De acordo com o autor da ação, a estrutura entre os terrenos cedeu durante fortes chuvas, levando detritos de uma obra no imóvel da cantora para dentro de sua residência. O boletim de ocorrência registrou danos no pomar, na piscina e na área de lazer. A Polícia Civil solicitou perícia urgente no local devido ao risco de novos desabamentos.
Um laudo elaborado por engenheiro nomeada pela Justiça apontou que a propriedade de Simone não possuía drenagem nem estrutura adequada no muro.

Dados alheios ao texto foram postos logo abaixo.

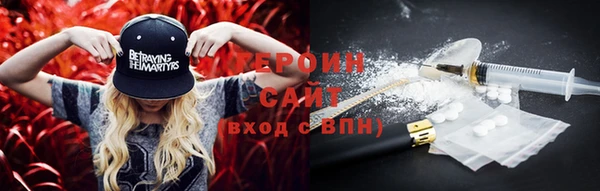 гашиш Балахна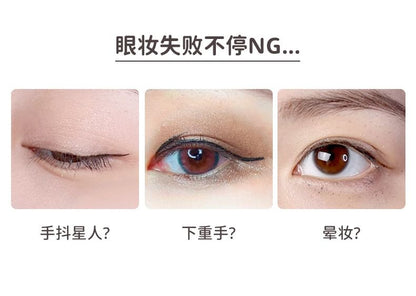 Eyeliner Makeup Remover Pen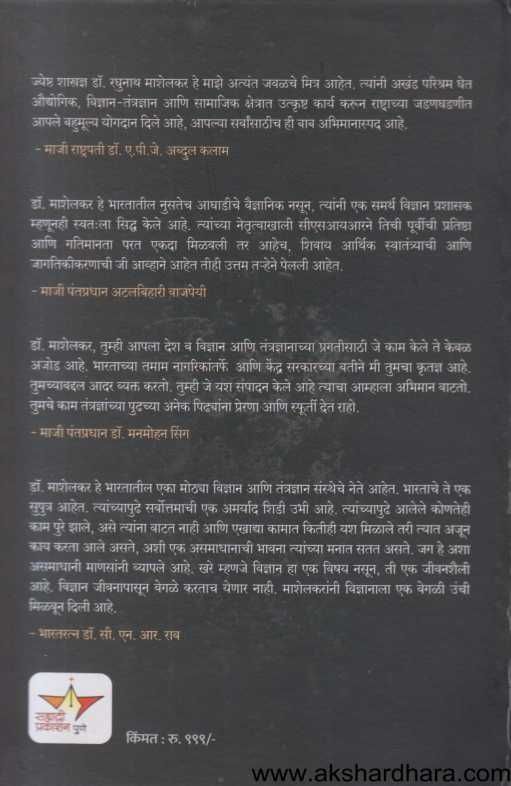 Durdamya Aashawadi Dr Raghunath Mashelkar( दुर्दम्य आशावादी डॉ. रघुनाथ माशेलकर )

O documento indica que a construção funcionou como uma barragem ao encharcar com a chuva, pressionando o muro vizinho até o colapso.
Os advogados de Léo Stuart criticam a ausência de contato da artista com a família após o episódio. A defesa do músico sugere que tal postura pode ter partido da assessoria de Simone, e não da cantora pessoalmente.
Em resposta nos autos, a defesa de Simone Mendes contesta a responsabilidade e afirma que as chuvas fortes configuraram caso fortuito. Os advogados alegam que houve falhas no muro da propriedade do guitarrista e informam que a cantora custeou a limpeza do imóvel atingido.
O Tribunal de Justiça de São Paulo manteve a decisão que determinou a paralisação da obra, a reconstrução dos muros e a restauração das áreas danificadas. A medida prevê multa diária de R$ 2 mil, limitada a R$ 200 mil. A defesa da artista tenta agora levar a discussão ao Superior Tribunal de Justiça (STJ).